The herpes virus slashed France’s Pacific cupped oyster harvest to 82,000 metric tons in 2012 from 103,799 tons in 2008, when the virus first appeared, and 110,800 tons in 2007, according to the Food and Agriculture Organization of the United Nations.
The sensors on the Tasmanian oysters may pick up changes in the animal if it is able to detect the virus or if there is a trigger that could indicate to a farmer to take the oysters out of the water so they don’t get herpes, said CSIRO’s Elliott.
While herpes infections have occurred before in the U.S., Japan and Europe, “in 2008 in the summer in France, something changed,” said Richard Whittington, professor of animal health at the University of Sydney. “It appears there was a mutation in one of those historically common viruses to turn it from being an occasional nuisance to a killer. And it was a killer in unprecedented proportions.”
The virus was identified in New Zealand in 2010 and can be found in three estuaries in Australia’s New South Wales state. It has also been detected in wild Pacific oysters in the state’s Brisbane Water estuary. In the Hawkesbury River in New South Wales, the virus killed 10 million oysters within three days, according to University of Sydney’s Whittington.

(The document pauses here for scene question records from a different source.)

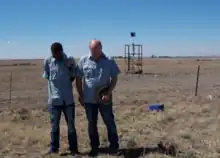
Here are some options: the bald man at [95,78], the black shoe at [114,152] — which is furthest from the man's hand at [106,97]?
the black shoe at [114,152]

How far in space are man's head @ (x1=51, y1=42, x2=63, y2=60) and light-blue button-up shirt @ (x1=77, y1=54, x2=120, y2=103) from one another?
361mm

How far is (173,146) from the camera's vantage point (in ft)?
22.6

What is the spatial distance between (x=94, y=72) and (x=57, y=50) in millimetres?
680

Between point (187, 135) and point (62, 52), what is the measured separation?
10.9ft

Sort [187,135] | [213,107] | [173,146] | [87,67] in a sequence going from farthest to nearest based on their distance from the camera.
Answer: [213,107]
[187,135]
[173,146]
[87,67]

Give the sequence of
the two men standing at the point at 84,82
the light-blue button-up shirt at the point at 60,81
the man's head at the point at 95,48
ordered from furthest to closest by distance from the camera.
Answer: the light-blue button-up shirt at the point at 60,81 < the two men standing at the point at 84,82 < the man's head at the point at 95,48

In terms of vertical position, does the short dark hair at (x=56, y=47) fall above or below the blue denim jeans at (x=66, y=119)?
above

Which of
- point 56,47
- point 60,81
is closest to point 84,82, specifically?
point 60,81

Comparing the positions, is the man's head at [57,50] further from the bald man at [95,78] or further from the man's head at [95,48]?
the man's head at [95,48]

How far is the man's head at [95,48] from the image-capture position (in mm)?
6059

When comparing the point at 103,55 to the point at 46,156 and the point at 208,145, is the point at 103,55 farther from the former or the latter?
the point at 208,145

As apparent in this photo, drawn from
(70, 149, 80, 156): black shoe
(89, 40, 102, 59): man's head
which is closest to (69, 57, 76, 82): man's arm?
(89, 40, 102, 59): man's head

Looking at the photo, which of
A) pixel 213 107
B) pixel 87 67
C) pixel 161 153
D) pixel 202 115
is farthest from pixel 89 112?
pixel 213 107

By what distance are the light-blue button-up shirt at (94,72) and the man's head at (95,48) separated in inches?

Pacific oysters are only a small part of the New South Wales industry, whereas South Australia and Tasmania produce the Pacific variety almost exclusively, according to Graham Mair, program manager of production innovation at the Adelaide-based Australian Seafood Cooperative Research Centre.
Australia’s oyster industry is worth about A$100 million ($83 million) each year, according to the government.
While no one knows how herpes traveled to Australia or New Zealand, it may spread via its food.
The virus could attach itself to plankton particles, according to the University of Sydney’s Whittington. Researchers from the university have been able to filter water, separating the plankton that has the virus attached, and safely rear baby oysters, called spats. The project has also shown that raising oysters by 30 centimeters, giving them more time out of the water each tide cycle, helps older oysters. Animals in the middle of that range aren’t really helped by either and are still susceptible to herpes, he said.
In New Zealand, where production tumbled by as much as 60 percent, scientists are trying to breed animals that are resilient to the virus.
The Australian Competition and Consumer Commission this month approved a levy on the purchase of spat for as much as 10 years to allow research into developing herpes-resistant animals.
“If the virus moves to Tasmania and South Australia, then our national oyster industry is in very big trouble,” said Mair, of the Seafood Cooperative Research Centre.